If you’ve ever explored biohacking, you probably found that it has a broad range of definitions, making you question what exactly it is. The Oxford English Dictionary even defines it as “the activity of exploiting genetic material experimentally without regard to accepted ethical standards, or for criminal purposes.”
For our benefit, we’re turning to the more modern, health-oriented, and morally unproblematic version of this term: straightforward scientifically-backed processes that help upgrade human biology.
What Is Biohacking?
So, what is biohacking when it comes to your body? At its core, it’s about building habits to increase the body’s efficiency and achieve optimal results for your target goal. This involves a laundry list of lifestyle adjustments, such as dietary restrictions and changes.
Biohackers assume a data-backed approach to their work. Often, they support their methods with a fair amount of legitimate research combined with personal anecdotes.
Here we examine some simple, scientifically proven biohacking techniques that are catching fire in popular culture.
Biohacking Your Morning Beverage
For the past 15 years or so, many holistic programs and self-help gurus have been touting the benefits of adjusting your morning beverage to suit your metabolic goals. One of the simplest ways to begin leaning into the biohacking world is to drink warm lemon water in the mornings.
Lemon promotes hydration, freshens the breath, and, due to its citrus heritage, boosts the immune system. Warm or hot water, on the other hand, is proven to aid digestion, improve blood circulation, and ease congestion, among many other health benefits.
Another well-known hack to a popular morning beverage is adding butter to your coffee. Dave Asprey, CEO of Bulletproof Coffee and self-proclaimed “Father of Biohacking,” claims to have been changed by a buttered coffee he had on a hike in Tibet.
Since that fateful trip in 2004, he has been tinkering with coffee and supplemental recipes to help people maximize their weight loss potential and brain function.
For your own at-home version, make sure to pick up some organic, grass-fed butter next time you visit the store. Pro tip: for maximum enjoyment, be open to all of the flavor combinations the Internet can provide.

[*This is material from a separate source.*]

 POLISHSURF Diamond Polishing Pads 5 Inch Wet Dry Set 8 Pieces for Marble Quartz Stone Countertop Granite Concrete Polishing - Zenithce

Biohacking Through Intermittent Fasting
Intermittent fasting (IF) is said to provide the right types of energy during the day, aid in weight loss and muscle toning, and lower cholesterol levels. Many people have found success with IF for their weight loss and productivity goals.
IF can feel so complex and daunting to a beginner because there are a number of ways to go about it. Some people eat just one meal a day (OMAD) while others only eat between specific daylight hour windows (16/8, for example). Some will completely fast for days at a time. With intermittent fasting, it’s also absolutely fine to start with short durations of fasting, like three days at a time.

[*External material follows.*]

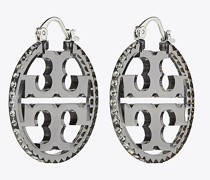 Tory Burch Miller Crystal Resin Small Hoop Earring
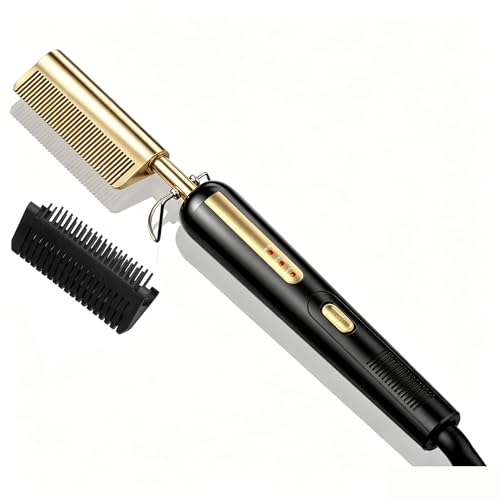 Peigne Chauffant, Peigne Cheveux Afro 2 En 1, Straightening Comb, 160-200℃ Régulation,Pour Styles De Barbe Longue Et Courte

The important part is that you do what feels good and works best with your body. Evaluate and keep a record of the way these new habits make you feel, and adjust as necessary. Not everything is a “one size fits all” scenario, and this is an ongoing experiment with your unique body.
Biohacking With Blue Light
Biohacking with blue light simply means injecting your life with (literal) sunshine.
See, the two major sources of blue light we encounter each day are 1) the sun, and 2) the light-emitting diode (LED) screens on our devices. The former is a healthy, natural source of quality blue light and vitamin D. The latter, however, is artificial and can disrupt your sleep when you’re exposed to it close to your bedtime.
Before heading out to catch the sun’s quality blue light, though, make sure to apply sunscreen with a minimum SPF of 15, and get three to six hours of sunlight when you can.
If your location has longer stretches of daylight during certain portions of the year, make sure not to get sunshine too close to your bedtime. This is why practically everyone advises against spending a lot of screen time right before bed.
Sometimes, you’ll find it difficult to get your recommended daily allowance of sunshine, especially during winter or darker months. For times like these, it might be worth using UV lights! Countless biohackers swear by these to help combat seasonal depression and increase energy levels.
Humanity has just barely scratched the surface of the fascinating world of biohacking. And depending on our body chemistry and responsiveness to these tweaks, we can reap positive, negative, or negligible reactions from our experiments. For now, you can try these simple, science-backed things and observe how your body changes in this ever-evolving laboratory of life.